_Problem to solve_: Practice item. Set the material below down again exactly, with no pictures.

_Data provided_:

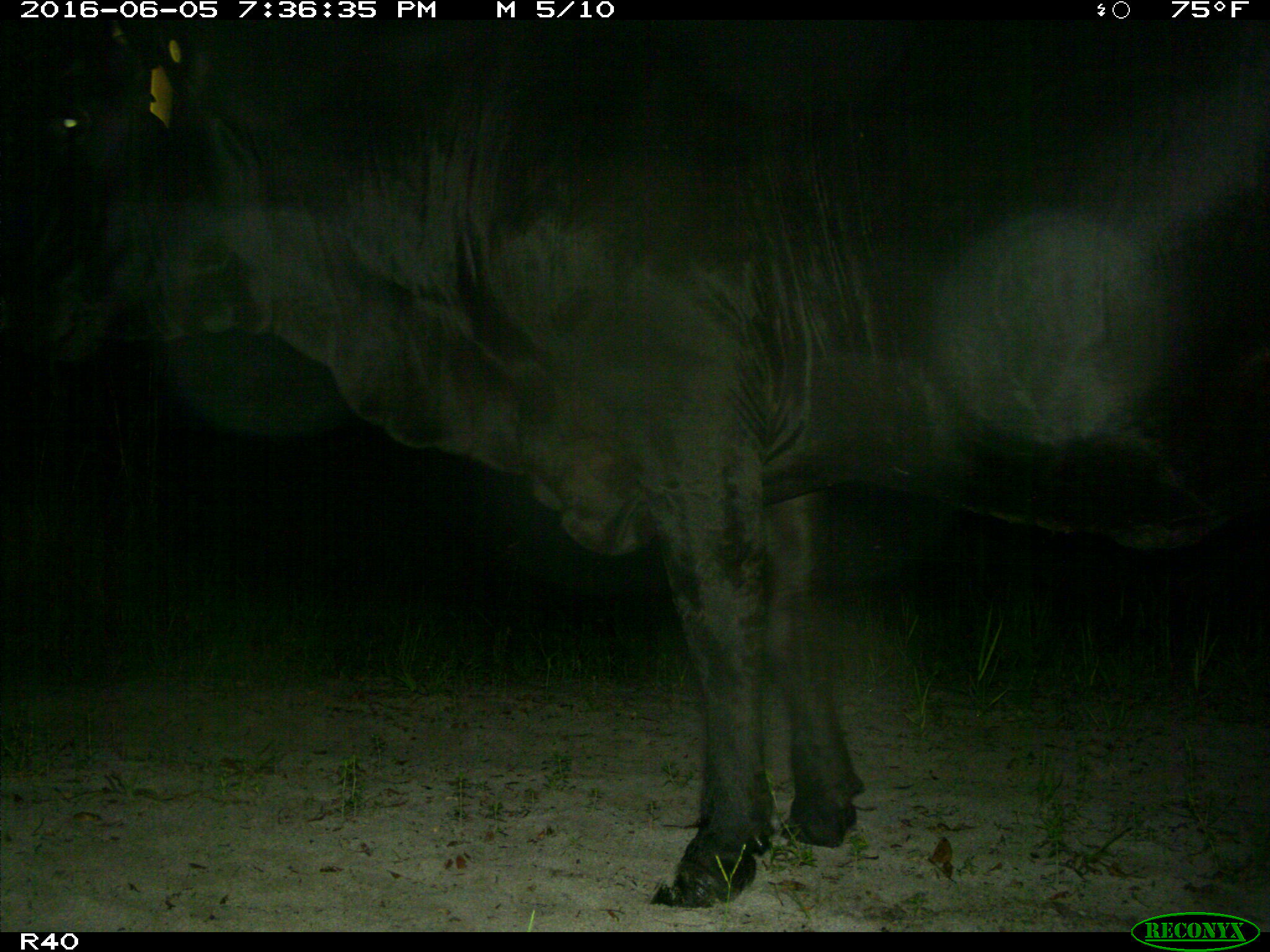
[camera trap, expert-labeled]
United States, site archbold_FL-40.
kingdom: Animalia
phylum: Chordata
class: Mammalia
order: Artiodactyla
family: Bovidae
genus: Bos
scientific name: Bos taurus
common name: domestic cow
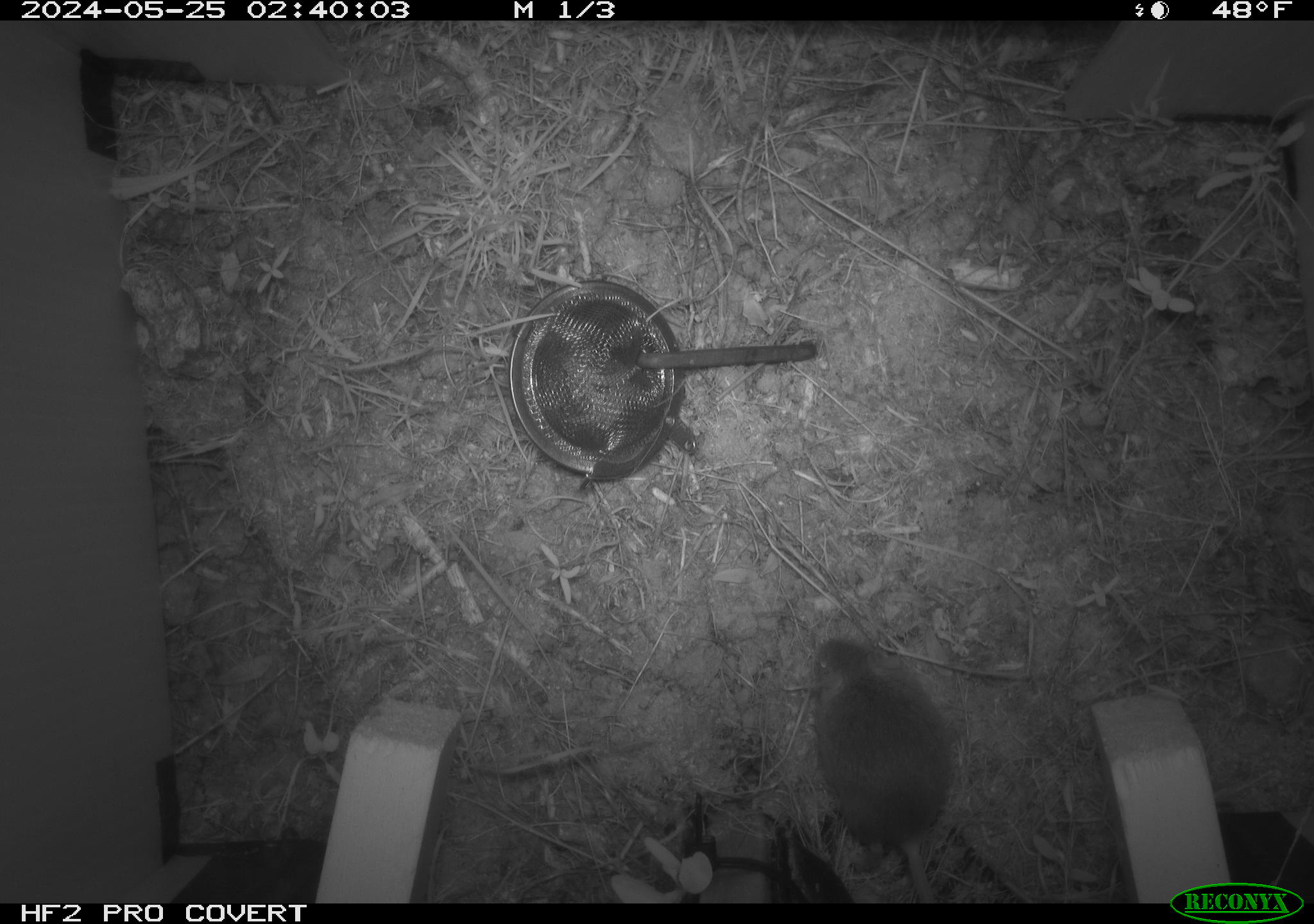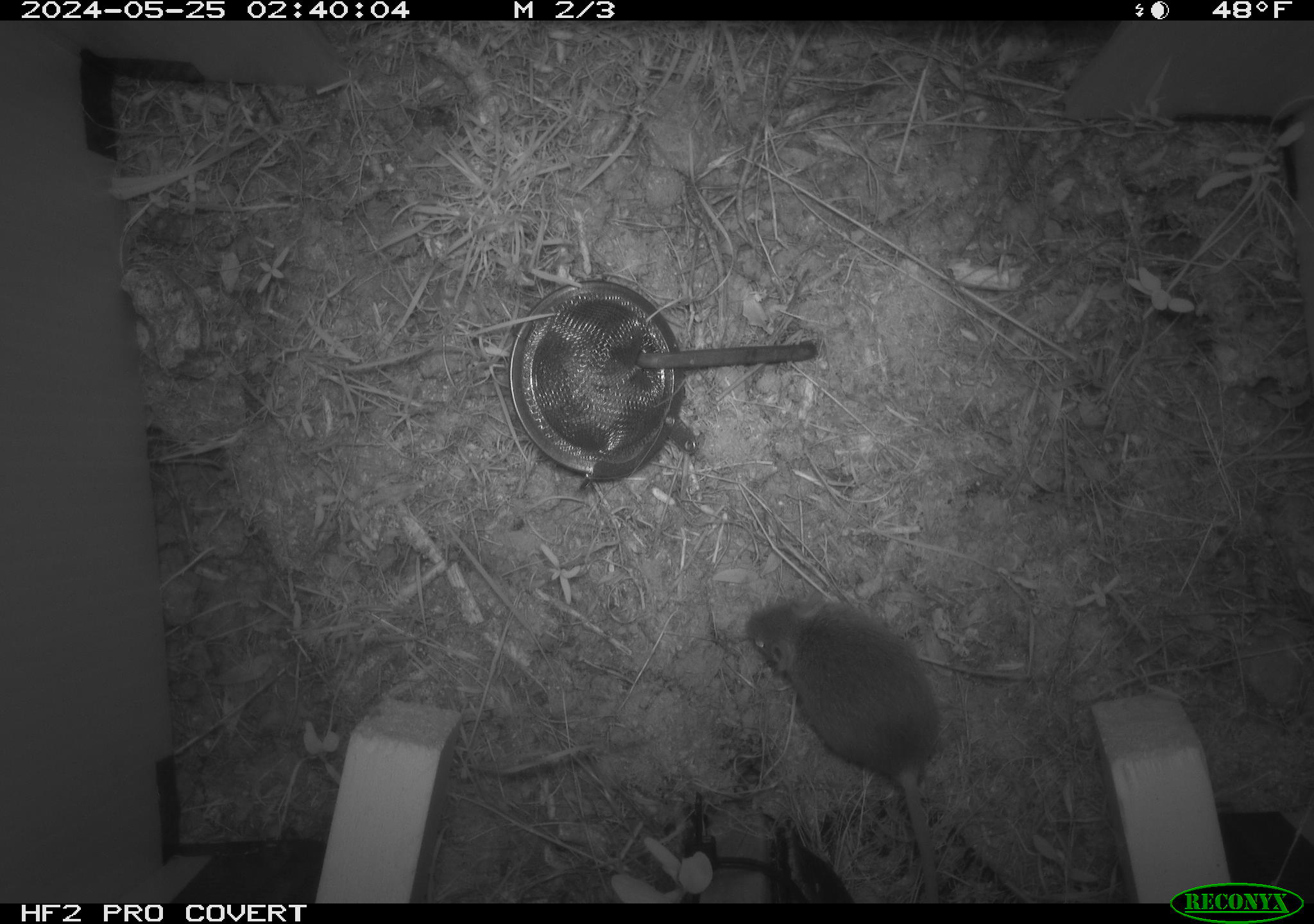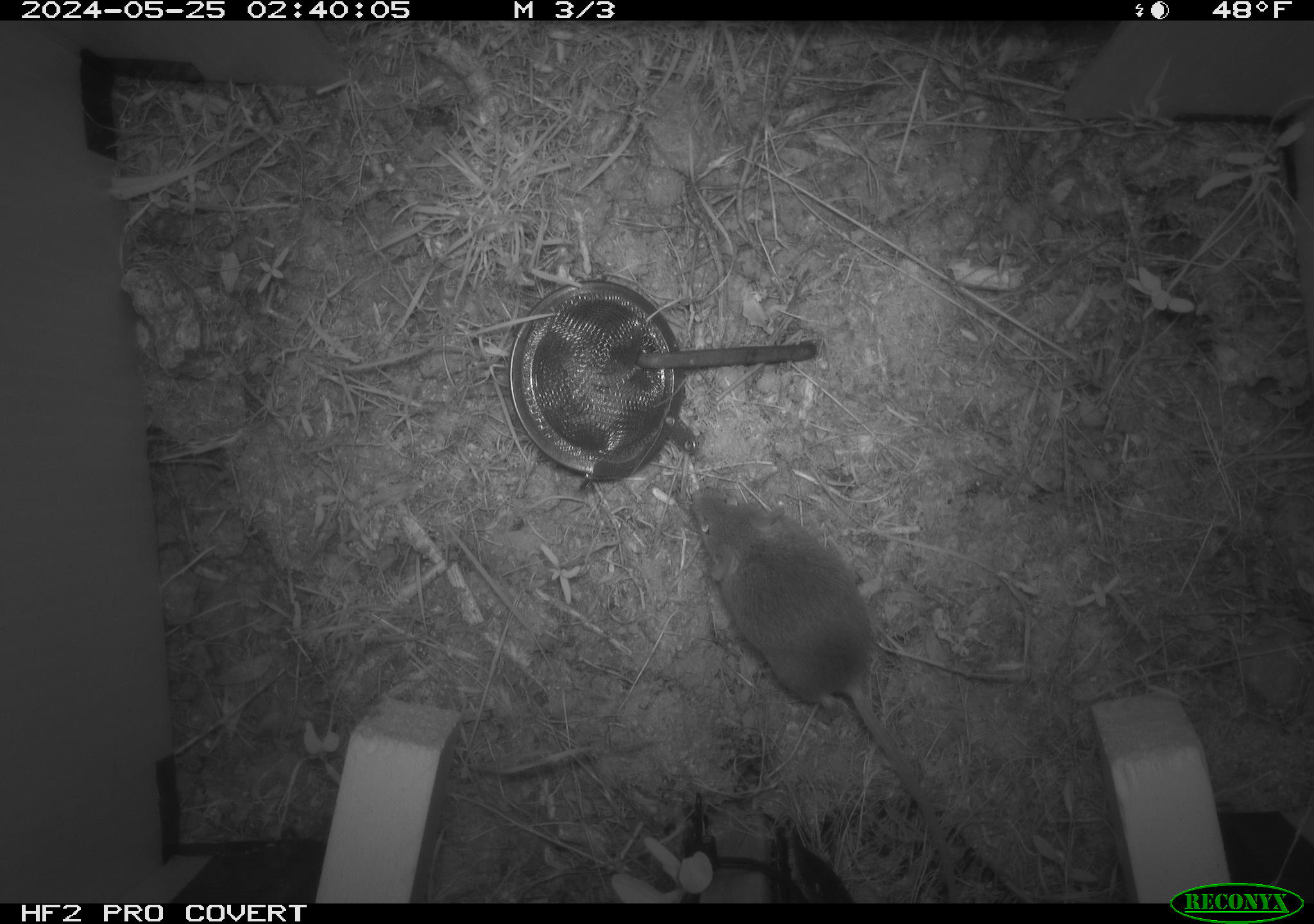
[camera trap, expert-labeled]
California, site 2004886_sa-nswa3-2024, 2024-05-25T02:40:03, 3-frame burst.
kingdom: Animalia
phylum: Chordata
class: Mammalia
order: Rodentia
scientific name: Rodentia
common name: rodent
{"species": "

_Result_:
[camera trap, expert-labeled]
United States, site archbold_FL-40.
kingdom: Animalia
phylum: Chordata
class: Mammalia
order: Artiodactyla
family: Bovidae
genus: Bos
scientific name: Bos taurus
common name: domestic cow
[camera trap, expert-labeled]
California, site 2004886_sa-nswa3-2024, 2024-05-25T02:40:03, 3-frame burst.
kingdom: Animalia
phylum: Chordata
class: Mammalia
order: Rodentia
scientific name: Rodentia
common name: rodent
{"species": "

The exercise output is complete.